### Problem statement:
In the entries that follow, identify the line containing "What distance from the viewer" and return it together with all later lines, exactly as they appear.

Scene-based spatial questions
——

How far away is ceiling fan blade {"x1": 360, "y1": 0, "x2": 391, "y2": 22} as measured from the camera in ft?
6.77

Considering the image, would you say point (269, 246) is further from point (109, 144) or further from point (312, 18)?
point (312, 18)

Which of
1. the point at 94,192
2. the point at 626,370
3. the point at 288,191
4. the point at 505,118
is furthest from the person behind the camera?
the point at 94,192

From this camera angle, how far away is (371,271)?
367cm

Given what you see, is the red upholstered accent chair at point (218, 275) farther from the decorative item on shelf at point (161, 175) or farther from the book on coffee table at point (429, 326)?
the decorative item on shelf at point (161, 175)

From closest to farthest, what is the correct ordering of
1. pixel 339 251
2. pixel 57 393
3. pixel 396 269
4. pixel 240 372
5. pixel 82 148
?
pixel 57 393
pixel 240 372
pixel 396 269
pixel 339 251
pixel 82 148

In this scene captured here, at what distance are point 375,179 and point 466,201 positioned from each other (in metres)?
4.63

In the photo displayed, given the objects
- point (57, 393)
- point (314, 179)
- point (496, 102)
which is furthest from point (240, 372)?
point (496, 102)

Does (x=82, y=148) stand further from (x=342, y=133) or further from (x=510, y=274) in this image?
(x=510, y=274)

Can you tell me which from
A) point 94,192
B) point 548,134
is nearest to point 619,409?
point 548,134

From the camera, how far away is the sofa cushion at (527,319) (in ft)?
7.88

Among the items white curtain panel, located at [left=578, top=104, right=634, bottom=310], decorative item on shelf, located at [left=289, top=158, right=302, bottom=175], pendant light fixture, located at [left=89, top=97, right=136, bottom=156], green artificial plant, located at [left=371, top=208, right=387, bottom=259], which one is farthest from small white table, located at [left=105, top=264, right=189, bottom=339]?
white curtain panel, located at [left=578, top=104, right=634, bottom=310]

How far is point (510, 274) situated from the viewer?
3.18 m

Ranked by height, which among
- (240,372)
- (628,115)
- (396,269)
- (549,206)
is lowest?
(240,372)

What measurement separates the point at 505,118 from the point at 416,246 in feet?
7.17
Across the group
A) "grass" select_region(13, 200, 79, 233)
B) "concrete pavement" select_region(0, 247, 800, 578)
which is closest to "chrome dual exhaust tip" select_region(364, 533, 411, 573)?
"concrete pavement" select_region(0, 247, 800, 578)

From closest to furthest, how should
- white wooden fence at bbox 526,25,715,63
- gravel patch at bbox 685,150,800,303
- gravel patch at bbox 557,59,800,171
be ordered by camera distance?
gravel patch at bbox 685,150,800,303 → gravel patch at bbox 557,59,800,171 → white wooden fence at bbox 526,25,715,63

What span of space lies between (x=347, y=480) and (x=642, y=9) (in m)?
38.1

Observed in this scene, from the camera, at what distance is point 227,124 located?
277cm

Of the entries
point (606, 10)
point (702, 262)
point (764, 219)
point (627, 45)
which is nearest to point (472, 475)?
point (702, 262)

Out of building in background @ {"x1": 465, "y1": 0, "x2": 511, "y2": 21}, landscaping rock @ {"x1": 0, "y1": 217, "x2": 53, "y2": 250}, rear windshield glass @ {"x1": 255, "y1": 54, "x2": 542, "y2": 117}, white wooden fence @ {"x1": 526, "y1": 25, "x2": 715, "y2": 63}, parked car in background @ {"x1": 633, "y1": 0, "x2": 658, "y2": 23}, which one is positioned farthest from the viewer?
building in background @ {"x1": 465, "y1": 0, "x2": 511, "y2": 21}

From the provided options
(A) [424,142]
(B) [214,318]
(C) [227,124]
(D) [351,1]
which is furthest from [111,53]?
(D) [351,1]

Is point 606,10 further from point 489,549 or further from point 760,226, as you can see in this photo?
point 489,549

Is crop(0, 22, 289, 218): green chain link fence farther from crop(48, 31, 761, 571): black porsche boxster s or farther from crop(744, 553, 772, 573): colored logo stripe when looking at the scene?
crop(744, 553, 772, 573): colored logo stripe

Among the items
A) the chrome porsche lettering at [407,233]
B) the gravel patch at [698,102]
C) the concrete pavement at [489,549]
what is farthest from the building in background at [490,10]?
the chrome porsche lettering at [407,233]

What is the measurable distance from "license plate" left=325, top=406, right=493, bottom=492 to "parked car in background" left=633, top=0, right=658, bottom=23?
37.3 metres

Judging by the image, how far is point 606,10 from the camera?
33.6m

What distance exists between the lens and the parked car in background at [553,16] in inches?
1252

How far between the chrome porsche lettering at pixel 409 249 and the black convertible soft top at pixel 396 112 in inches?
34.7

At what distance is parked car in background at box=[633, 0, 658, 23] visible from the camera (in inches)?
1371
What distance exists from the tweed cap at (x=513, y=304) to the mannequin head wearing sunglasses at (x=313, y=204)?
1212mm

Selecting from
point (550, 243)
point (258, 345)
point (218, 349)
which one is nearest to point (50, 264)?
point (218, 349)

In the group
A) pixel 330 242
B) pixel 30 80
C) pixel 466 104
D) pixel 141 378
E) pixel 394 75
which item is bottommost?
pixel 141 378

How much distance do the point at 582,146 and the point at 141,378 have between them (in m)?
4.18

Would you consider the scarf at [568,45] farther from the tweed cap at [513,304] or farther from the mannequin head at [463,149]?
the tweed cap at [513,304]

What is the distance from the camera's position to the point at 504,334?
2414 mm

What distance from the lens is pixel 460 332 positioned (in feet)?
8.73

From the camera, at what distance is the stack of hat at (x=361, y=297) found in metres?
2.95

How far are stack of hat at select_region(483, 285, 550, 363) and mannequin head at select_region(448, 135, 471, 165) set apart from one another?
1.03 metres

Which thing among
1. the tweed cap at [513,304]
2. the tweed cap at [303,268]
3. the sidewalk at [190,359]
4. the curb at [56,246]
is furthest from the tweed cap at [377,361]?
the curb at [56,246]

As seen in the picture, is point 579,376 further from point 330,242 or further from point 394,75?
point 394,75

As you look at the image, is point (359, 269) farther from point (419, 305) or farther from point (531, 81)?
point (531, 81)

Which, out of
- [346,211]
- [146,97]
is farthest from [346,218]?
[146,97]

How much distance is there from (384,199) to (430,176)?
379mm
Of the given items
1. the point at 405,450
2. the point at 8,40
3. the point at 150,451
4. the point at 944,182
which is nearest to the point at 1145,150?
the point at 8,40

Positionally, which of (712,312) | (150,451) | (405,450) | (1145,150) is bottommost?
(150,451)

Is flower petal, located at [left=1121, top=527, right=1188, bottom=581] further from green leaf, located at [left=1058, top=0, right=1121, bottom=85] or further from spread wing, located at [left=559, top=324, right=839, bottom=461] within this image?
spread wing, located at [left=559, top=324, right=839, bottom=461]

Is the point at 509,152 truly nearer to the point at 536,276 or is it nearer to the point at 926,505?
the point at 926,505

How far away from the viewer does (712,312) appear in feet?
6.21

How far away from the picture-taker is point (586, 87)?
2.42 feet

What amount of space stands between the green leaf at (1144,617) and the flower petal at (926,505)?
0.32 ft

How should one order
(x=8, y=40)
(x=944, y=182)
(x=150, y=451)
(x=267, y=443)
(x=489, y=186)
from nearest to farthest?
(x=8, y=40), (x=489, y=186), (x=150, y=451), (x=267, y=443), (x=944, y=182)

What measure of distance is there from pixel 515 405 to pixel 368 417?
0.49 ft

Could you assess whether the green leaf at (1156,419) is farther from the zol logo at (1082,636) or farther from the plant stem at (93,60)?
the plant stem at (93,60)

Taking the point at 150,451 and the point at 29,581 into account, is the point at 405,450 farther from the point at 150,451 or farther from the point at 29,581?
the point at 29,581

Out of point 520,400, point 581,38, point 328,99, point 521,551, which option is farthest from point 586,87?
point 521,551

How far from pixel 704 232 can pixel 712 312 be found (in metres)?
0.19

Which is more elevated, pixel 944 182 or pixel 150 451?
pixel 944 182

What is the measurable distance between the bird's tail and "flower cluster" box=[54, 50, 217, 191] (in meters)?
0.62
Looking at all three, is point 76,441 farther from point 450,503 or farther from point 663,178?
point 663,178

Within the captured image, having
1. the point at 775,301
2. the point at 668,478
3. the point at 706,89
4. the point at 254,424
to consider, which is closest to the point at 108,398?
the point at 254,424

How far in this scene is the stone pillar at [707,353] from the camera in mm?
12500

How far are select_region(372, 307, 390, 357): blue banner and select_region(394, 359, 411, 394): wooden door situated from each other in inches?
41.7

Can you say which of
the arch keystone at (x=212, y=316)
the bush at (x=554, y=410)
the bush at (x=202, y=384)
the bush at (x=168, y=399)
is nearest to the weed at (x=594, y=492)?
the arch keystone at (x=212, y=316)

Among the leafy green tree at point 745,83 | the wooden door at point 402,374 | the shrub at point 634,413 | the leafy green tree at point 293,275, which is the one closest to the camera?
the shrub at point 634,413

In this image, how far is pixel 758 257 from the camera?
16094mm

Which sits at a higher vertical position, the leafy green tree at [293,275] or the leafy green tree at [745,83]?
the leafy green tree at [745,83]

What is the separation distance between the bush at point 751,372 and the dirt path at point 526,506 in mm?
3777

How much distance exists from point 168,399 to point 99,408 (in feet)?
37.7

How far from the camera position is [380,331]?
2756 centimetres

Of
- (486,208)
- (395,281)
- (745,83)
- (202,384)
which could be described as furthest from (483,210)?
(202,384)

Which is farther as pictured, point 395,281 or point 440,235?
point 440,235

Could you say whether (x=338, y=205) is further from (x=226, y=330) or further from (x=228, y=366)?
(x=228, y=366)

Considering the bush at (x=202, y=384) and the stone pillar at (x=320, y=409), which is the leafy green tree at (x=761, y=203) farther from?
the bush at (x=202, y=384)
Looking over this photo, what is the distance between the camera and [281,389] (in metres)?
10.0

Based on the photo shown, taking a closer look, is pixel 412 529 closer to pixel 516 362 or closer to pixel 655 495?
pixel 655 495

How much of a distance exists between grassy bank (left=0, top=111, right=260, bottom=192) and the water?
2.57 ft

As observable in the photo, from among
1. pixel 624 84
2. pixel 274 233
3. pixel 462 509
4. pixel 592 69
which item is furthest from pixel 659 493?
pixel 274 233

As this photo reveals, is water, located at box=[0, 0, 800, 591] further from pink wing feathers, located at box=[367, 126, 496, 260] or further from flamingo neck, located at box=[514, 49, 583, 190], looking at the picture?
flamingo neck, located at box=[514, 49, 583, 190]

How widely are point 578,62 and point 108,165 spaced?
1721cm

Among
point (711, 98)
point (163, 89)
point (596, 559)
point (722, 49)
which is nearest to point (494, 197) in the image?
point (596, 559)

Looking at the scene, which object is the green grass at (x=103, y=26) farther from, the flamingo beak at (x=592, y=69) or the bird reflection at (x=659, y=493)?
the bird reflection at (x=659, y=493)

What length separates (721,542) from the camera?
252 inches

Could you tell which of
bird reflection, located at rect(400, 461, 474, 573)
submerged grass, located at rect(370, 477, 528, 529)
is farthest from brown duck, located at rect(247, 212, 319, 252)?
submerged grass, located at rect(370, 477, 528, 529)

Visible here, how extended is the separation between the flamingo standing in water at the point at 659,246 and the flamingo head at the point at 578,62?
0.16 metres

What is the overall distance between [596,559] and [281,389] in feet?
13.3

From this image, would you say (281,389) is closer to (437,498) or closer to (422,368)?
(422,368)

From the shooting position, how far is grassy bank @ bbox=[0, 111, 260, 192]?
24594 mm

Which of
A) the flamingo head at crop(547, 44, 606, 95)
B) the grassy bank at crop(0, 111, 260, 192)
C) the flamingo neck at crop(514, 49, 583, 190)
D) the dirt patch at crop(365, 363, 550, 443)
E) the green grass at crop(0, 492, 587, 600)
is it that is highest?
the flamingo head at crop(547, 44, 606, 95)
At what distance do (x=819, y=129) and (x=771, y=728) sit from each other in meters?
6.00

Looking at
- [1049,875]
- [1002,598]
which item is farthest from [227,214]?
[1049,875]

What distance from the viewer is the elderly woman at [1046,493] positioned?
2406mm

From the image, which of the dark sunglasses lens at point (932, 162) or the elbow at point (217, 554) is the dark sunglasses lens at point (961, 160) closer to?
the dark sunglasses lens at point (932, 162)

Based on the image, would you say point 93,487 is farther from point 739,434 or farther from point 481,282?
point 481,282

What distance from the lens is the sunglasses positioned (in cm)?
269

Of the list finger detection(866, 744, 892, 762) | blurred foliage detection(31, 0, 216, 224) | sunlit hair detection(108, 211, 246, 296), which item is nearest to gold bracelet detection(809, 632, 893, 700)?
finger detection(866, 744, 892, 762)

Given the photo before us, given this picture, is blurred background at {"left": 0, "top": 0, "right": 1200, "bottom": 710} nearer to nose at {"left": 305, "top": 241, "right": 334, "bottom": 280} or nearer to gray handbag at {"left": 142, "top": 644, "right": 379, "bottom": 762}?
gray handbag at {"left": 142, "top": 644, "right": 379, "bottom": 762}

——

### Response to the exercise:
What distance from the viewer is the elderly woman at [1046,493] positioned?
2406mm

From the image, which of the dark sunglasses lens at point (932, 162) or the elbow at point (217, 554) is the dark sunglasses lens at point (961, 160) closer to?
the dark sunglasses lens at point (932, 162)

Based on the image, would you say point 93,487 is farther from point 739,434 or farther from point 481,282?
point 481,282

What distance from the lens is the sunglasses positioned (in cm)?
269

Of the list finger detection(866, 744, 892, 762) | blurred foliage detection(31, 0, 216, 224) | sunlit hair detection(108, 211, 246, 296), which item is nearest to gold bracelet detection(809, 632, 893, 700)?
finger detection(866, 744, 892, 762)

Given the photo before us, given this picture, is blurred background at {"left": 0, "top": 0, "right": 1200, "bottom": 710} nearer to nose at {"left": 305, "top": 241, "right": 334, "bottom": 280} or nearer to gray handbag at {"left": 142, "top": 644, "right": 379, "bottom": 762}?
gray handbag at {"left": 142, "top": 644, "right": 379, "bottom": 762}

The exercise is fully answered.